Dalam percakapan yang beredar di antara kawan-kawan saya, beberapa menyarankan untuk meminjam perlengkapan wisuda kawan-kawan yang telah lulus. Namun, ini tidak bisa dijadikan solusi, sebab terdapat informasi yang diterima kawan saya dari BAKHUM, yang menyatakan bahwa mahasiswa dilarang meminjam toga/jubah/slayer lulusan tahun lalu sebab terdapat perbedaan desain antara toga wisuda tahun ini dengan tahun sebelumnya. Sungguh terlaloe~
Jika yang terjadi nantinya adalah kampus tidak mengakomodasi kegelisahan saya, terdapat salah satu hal yang terbesit untuk menyiasati perlengkapan wisuda kalau-kalau nanti dianggap rusak.
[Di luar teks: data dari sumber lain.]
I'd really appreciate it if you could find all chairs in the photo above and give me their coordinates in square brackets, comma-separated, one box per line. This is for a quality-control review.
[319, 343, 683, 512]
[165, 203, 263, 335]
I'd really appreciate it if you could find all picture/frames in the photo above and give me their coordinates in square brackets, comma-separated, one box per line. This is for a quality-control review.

Mungkin saya bisa membuat “video unboxing” di waktu yang sama saat baru saja menerima toga, dll.
Mengingat, testimoni dari beberapa mahasiswa UNJ di tahun-tahun sebelumnya, bahwa kualitas bahan toga, jubah, dan slayer wisuda itu cukup buruk, sehingga bisa saja mudah rusak. Akan menjadi hal yang menyulitkan saya nantinya, kalau nanti saya harus dibebankan lagi oleh denda yang tak murah. (Ya, semoga saja kualitas toga, slayer, dan jubah wisuda pada tahun ini pun lebih baik).
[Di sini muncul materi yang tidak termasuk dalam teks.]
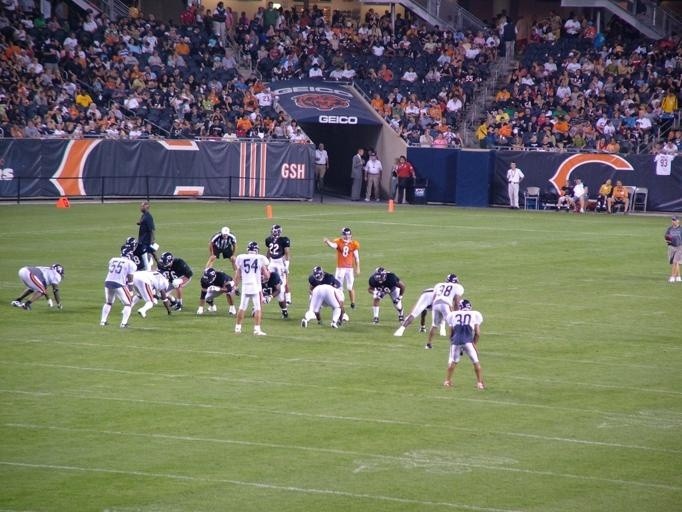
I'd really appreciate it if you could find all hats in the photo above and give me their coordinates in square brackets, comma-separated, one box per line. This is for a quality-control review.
[372, 152, 375, 156]
[221, 227, 229, 234]
[672, 215, 679, 220]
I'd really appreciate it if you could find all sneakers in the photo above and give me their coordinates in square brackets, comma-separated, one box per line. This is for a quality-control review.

Intinya perasaan saya sekarang mirip-mirip dengan lirik lagunya Nadin Amizah “Bukan apa, hanya bersiap. Tak ada yang tahu, aku takut”. Begitu.
Di sisi lain, saya sangat menyadari bahwa strategi ini jauh dari solutif, karena persoalan toga bukan persoalan individu semata, melainkan persoalan struktural. Yakni berakar dari kebijakan kampus, sang pemegang otoritas. Maka dari itu, tidak bisa jika hanya mengandalkan solusi masing-masing individu, alias tidak akan menyentuh akar masalahnya.
Hanya kampus yang dapat menghapus atau membuat suatu kebijakan, maka kampus menjadi aktor kunci untuk menyelesaikan persoalan toga secara adil (atau tidak).
Jadi bagaimana? Akan dihapus kan kebijakannya, Pak? Bu? Hohoho..
Annisa Nurul H.S (Mahasiswi yang mudah-mudahan bisa ikut wisuda tahun ini.)